At the Interim Analysis, the DSMC will also check the validity of the sample size calculation assumptions. The DSMC will be provided with the standard deviation of the FACT-LCS scores in each arm (while remaining blinded to the identity of each arm), and the rate of completion of the 3-month QOL forms. If these values are substantially different than estimated in the sample size calculation, the DSMC can recommend increasing or decreasing the target accrual in order to maintain statistical power.

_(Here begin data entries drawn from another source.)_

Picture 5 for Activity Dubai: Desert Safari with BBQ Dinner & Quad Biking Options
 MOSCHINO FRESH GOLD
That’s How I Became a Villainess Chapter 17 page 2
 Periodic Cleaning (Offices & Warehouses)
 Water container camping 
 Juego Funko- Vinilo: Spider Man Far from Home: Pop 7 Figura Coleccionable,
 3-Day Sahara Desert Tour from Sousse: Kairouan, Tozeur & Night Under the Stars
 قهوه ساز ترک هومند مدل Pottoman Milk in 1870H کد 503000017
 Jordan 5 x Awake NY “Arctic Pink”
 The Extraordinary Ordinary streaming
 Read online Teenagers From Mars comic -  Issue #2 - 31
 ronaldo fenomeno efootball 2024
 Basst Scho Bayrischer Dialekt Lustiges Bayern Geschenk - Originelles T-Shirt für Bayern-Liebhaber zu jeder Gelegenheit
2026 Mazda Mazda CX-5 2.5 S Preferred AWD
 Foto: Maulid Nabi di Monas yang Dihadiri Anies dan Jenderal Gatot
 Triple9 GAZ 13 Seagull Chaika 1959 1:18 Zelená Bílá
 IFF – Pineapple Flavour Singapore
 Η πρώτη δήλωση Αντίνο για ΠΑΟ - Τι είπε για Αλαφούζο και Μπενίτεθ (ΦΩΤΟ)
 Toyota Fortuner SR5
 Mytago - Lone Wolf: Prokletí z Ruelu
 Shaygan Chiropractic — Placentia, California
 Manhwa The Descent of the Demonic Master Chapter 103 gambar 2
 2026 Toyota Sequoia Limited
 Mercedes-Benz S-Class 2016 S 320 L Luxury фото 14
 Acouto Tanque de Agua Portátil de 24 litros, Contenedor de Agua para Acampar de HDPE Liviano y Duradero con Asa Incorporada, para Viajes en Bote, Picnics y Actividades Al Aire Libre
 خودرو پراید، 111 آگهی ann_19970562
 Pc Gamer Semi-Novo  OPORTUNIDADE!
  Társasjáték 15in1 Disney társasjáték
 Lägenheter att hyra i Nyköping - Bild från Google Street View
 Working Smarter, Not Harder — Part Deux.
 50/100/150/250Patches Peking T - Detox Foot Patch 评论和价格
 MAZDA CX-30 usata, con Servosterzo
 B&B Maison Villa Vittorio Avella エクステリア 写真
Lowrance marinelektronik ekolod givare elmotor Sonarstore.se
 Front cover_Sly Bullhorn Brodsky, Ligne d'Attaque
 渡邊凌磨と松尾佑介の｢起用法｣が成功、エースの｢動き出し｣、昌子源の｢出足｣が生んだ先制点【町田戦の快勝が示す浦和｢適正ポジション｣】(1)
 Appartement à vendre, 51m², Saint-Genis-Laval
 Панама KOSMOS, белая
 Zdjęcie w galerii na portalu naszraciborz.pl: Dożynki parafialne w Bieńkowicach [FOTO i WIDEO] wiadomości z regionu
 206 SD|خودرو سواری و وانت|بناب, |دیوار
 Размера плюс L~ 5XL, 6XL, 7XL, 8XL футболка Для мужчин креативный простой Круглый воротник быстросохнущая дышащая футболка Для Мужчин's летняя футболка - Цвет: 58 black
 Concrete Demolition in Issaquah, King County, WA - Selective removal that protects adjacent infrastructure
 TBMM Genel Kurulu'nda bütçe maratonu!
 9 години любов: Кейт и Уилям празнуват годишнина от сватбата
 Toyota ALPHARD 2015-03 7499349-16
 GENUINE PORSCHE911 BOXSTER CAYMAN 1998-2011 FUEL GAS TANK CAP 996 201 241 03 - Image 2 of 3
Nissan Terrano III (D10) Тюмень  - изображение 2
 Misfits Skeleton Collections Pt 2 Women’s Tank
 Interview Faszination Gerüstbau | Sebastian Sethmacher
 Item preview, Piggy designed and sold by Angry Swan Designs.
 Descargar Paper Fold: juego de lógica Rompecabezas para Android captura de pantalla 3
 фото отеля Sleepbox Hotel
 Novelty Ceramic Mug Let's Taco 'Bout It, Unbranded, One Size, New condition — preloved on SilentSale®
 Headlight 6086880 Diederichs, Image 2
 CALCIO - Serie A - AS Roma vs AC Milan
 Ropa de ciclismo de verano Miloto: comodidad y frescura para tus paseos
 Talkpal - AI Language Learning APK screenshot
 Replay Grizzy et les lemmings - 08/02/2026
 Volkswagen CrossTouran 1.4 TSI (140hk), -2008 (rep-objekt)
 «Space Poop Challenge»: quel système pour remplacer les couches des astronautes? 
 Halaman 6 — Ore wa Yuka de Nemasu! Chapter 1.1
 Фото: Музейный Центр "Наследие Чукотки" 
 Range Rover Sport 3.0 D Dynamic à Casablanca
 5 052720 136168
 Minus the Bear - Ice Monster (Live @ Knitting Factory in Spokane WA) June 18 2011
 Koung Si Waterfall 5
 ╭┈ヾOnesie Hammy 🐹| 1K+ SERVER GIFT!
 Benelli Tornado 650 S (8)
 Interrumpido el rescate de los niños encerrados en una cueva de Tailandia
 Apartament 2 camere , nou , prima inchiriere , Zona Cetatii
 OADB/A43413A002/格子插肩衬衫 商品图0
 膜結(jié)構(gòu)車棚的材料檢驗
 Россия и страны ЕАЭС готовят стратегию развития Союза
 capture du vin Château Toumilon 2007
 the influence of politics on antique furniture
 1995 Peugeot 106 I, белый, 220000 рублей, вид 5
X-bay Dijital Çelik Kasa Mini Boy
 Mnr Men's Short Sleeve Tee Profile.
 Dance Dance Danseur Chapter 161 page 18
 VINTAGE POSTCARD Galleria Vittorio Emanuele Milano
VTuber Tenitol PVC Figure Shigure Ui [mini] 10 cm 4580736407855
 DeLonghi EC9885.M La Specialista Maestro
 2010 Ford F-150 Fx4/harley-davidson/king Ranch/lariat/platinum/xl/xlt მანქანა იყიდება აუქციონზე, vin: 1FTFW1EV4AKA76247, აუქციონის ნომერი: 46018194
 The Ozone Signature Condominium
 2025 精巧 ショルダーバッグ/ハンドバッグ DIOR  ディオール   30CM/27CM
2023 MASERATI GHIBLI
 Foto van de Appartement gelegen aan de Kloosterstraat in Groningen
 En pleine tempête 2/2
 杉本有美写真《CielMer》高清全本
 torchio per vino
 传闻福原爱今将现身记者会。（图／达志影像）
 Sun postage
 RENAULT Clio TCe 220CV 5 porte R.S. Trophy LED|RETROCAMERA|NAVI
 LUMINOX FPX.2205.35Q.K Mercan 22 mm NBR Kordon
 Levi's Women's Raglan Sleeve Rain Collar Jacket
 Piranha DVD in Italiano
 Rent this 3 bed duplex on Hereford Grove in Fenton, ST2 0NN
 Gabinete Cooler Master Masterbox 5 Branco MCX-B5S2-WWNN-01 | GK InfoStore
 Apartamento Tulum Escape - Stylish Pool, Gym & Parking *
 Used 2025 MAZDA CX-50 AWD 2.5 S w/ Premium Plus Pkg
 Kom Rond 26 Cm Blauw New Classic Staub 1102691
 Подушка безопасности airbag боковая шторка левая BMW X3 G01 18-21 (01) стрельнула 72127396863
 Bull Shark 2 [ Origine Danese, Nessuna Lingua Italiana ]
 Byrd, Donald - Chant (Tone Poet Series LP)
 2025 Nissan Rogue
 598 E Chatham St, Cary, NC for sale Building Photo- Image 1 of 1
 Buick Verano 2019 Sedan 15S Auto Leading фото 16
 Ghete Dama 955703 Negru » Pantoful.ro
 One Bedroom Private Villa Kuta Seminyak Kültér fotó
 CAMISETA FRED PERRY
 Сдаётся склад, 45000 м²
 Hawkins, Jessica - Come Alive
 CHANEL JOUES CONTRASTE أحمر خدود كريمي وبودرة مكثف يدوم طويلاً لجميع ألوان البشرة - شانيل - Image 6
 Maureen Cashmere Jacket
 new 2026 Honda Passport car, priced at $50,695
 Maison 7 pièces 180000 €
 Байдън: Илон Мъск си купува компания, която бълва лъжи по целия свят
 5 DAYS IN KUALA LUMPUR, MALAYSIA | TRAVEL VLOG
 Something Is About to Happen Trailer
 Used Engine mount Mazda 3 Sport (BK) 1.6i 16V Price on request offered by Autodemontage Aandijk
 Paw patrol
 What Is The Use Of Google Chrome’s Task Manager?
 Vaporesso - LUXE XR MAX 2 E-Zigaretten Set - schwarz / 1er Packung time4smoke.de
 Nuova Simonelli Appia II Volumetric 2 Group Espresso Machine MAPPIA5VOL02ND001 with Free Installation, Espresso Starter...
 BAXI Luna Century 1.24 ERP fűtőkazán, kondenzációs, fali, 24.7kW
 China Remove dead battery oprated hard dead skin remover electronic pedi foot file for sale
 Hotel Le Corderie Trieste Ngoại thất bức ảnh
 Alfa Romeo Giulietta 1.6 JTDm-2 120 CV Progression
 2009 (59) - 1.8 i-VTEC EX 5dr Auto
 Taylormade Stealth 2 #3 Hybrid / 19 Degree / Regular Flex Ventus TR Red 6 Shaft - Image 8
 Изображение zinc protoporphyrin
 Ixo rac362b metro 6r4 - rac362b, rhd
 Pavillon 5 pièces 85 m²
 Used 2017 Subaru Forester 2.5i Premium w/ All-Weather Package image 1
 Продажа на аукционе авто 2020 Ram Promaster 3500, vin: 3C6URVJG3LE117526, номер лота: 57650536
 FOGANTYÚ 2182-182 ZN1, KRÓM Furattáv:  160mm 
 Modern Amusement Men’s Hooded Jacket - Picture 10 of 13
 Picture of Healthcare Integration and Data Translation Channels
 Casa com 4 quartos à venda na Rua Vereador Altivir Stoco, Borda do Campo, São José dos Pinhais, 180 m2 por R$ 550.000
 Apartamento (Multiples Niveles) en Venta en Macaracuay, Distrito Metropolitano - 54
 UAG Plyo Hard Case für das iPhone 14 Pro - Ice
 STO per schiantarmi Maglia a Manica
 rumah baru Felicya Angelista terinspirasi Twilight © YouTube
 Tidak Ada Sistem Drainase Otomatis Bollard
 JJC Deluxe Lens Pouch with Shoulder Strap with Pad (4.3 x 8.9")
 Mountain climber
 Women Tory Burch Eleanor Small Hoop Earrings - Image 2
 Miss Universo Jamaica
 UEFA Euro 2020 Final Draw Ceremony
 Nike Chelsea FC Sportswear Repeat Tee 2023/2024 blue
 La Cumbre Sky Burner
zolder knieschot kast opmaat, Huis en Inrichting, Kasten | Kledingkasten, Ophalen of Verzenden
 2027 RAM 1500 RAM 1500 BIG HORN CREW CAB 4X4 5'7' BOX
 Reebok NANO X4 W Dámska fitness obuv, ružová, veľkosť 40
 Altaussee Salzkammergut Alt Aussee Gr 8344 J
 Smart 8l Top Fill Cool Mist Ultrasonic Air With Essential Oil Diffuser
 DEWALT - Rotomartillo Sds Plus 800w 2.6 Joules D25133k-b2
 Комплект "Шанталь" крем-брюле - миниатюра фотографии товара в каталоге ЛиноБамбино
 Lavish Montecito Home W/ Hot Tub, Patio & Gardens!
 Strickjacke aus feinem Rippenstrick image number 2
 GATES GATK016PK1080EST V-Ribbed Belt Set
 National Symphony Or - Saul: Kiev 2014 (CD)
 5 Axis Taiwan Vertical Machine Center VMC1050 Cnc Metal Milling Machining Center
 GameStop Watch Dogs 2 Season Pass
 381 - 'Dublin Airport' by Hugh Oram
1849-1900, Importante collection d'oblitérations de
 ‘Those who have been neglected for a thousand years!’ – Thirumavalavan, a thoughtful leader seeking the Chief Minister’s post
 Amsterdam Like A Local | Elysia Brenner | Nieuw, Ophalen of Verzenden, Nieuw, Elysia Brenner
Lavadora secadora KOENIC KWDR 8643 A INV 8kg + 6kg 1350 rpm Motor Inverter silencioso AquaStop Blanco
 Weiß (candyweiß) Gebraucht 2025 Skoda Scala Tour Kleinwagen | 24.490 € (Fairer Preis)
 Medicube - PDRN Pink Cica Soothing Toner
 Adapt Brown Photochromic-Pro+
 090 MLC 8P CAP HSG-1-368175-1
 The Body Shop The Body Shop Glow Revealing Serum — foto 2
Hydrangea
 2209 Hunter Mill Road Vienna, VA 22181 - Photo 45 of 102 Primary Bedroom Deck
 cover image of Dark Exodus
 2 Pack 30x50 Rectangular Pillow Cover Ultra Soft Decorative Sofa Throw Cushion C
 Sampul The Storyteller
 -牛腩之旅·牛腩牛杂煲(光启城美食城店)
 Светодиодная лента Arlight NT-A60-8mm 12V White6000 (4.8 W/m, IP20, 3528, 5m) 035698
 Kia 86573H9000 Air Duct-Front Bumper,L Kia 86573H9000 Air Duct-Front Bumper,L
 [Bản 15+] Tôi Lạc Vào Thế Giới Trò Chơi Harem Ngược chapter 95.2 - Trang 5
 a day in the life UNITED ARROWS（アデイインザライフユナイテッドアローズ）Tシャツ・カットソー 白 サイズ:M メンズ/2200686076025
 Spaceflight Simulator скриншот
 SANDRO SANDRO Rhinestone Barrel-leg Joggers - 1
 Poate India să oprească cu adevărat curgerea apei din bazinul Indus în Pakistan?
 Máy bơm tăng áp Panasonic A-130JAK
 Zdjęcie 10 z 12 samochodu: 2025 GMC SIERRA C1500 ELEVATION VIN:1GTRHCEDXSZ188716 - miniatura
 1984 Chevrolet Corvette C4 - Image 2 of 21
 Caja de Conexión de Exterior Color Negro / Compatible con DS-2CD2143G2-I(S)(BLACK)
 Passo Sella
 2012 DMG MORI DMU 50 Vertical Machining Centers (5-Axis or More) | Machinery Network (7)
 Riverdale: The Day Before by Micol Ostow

Institutional research ethics board (REB) approval

Western University REB Number: 104834 transferred under methods section.

Discussion

The goal of this randomized, double-blind trial is to comprehensively evaluate the effect of functional lung avoidance using pulmonary functional imaging on both pulmonary toxicity and QOL, specifically for patients receiving concurrent CRT for locally advanced NSCLC.

To date, SPECT and 4DCT have been used in radiation treatment planning to provide functional lung information. These investigations have demonstrated the reduction of dose to healthy lung tissue [11, 16]. However, to our knowledge, they have not assessed patient QOL as one of their primary endpoints, which has demonstrated to be a powerful tool to capture pulmonary toxicity outcomes [9].

Hyperpolarized 3He MRI provides an alternative to SPECT and 4DCT and offers high spatial and temporal resolution of respiratory function [15]. Although 3He has several inherent advantages, it will not likely achieve widespread clinical use, due to cost and a limited global supply of helium. However, several alternatives appear promising and are expected to be available for widespread clinical use in the future, including 129Xe MRI and 1H Fourier Decomposition, which are currently less well-developed than 3He MRI and 4DCT. By establishing the benefits of 3He MRI functional lung avoidance and validating it against less developed methods such as 129Xe and 1H Fourier Decomposition MRI, these latter methods will allow for widespread implementation of functional lung avoidance radiotherapy.

In summary, this study will determine if 3He MRI-based functional lung avoidance methods will improve QOL and pulmonary toxicity in subjects with unresectable NSCLC.